Formato: Online Artículo Texto
Lenguaje:English
Publicado: Frontiers Media S.A. 2018
Materias:
Acceso en línea:https://www.ncbi.nlm.nih.gov/pmc/articles/PMC6190865/
https://www.ncbi.nlm.nih.gov/pubmed/30356864
http://dx.doi.org/10.3389/fnins.2018.00598
Descripción
Sumario:Predictive coding postulates that we make (top-down) predictions about the world and that we continuously compare incoming (bottom-up) sensory information with these predictions, in order to update our models and perception so as to better reflect reality. That is, our so-called “Bayesian brains” continuously create and update generative models of the world, inferring (hidden) causes from (sensory) consequences. Neuroimaging datasets enable the detailed investigation of such modeling and updating processes, and these datasets can themselves be analyzed with Bayesian approaches.
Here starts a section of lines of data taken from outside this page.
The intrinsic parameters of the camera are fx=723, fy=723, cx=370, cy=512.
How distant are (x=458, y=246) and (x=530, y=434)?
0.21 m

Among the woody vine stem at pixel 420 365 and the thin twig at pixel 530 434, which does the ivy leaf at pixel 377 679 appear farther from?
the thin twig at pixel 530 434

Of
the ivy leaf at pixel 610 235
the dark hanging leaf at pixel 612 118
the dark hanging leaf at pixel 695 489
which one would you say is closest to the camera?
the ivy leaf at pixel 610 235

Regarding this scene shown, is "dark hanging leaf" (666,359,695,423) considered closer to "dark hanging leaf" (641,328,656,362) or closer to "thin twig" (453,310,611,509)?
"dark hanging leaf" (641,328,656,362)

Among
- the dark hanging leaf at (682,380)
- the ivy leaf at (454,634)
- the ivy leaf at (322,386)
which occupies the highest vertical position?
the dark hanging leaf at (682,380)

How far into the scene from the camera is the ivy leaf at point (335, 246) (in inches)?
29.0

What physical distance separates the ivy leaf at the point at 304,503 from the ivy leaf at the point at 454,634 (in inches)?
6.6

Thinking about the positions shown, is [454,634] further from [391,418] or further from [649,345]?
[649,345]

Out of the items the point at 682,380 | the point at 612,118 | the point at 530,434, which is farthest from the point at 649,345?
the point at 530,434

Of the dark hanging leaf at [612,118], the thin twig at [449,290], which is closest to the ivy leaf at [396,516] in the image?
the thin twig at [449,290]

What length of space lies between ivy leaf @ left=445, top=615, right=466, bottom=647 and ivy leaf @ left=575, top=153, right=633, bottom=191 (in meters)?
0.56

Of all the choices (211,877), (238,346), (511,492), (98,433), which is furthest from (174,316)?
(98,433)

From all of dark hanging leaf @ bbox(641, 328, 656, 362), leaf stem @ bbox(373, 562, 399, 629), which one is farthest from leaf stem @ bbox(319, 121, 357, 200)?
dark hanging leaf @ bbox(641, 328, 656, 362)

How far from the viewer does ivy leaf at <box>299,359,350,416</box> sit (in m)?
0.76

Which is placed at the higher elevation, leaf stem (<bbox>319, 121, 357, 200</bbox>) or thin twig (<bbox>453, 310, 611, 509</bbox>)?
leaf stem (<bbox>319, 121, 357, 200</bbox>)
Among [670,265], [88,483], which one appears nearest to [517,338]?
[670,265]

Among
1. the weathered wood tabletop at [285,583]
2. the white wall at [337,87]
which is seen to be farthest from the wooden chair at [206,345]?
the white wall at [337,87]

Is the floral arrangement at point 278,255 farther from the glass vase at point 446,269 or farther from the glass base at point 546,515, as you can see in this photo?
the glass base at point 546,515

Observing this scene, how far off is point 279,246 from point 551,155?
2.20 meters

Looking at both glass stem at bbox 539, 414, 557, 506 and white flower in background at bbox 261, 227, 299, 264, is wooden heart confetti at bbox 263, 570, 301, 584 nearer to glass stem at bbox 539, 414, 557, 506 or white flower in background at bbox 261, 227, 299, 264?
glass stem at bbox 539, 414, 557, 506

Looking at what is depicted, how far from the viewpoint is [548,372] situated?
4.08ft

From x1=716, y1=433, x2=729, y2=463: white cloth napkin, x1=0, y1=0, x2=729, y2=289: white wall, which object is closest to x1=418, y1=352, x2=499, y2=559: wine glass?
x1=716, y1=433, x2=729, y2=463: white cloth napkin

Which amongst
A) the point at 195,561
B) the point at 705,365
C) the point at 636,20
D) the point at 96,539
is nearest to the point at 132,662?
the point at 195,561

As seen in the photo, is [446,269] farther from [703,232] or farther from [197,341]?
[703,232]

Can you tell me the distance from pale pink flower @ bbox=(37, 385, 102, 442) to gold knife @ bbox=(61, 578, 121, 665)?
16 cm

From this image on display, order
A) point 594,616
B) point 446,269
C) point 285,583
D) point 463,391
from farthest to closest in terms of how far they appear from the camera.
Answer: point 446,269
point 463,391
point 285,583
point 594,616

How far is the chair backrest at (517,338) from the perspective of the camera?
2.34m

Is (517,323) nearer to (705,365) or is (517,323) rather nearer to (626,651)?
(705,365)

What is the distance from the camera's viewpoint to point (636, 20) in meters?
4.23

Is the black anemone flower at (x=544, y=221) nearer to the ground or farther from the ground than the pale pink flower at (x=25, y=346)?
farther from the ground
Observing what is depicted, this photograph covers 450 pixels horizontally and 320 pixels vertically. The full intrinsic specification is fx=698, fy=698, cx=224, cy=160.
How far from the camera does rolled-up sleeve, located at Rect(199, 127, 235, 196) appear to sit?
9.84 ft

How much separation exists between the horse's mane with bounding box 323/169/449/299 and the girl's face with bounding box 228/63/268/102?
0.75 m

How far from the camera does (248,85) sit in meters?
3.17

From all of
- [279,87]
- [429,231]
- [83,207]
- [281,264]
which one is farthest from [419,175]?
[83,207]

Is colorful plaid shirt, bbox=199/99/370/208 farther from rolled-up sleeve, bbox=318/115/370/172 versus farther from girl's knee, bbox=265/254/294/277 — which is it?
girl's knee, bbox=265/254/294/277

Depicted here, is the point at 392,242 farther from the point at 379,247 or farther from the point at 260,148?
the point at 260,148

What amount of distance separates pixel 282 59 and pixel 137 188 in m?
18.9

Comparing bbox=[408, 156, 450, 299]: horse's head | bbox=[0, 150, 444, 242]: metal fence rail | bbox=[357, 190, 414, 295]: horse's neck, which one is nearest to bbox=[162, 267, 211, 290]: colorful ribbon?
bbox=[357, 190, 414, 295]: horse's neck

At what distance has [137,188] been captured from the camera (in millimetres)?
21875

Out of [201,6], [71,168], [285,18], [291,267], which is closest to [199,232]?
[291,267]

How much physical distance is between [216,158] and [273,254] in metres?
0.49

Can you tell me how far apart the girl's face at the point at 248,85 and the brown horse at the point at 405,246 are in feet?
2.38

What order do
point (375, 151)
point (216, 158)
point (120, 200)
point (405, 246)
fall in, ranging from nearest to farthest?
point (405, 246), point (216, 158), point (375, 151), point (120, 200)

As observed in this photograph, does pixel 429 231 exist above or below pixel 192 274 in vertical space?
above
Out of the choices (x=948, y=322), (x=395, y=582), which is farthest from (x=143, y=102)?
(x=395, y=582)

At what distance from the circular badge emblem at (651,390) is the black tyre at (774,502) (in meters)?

These offer methodological advantages over classical statistics. Specifically, any number of models can be compared, the models need not be nested, and the “null model” can be accepted (rather than only failing to be rejected as in frequentist inference). This methodological paper explains how to construct posterior probability maps (PPMs) for Bayesian Model Selection (BMS) at the group level using electroencephalography (EEG) or magnetoencephalography (MEG) data. The method has only recently been used for EEG data, after originally being developed and applied in the context of functional magnetic resonance imaging (fMRI) analysis. Here, we describe how this method can be adapted for EEG using the Statistical Parametric Mapping (SPM) software package for MATLAB. The method enables the comparison of an arbitrary number of hypotheses (or explanations for observed responses), at each and every voxel in the brain (source level) and/or in the scalp-time volume (scalp level), both within participants and at the group level. The method is illustrated here using mismatch negativity (MMN) data from a group of participants performing an audio-spatial oddball attention task. All data and code are provided in keeping with the Open Science movement. In doing so, we hope to enable others in the field of M/EEG to implement our methods so as to address their own questions of interest.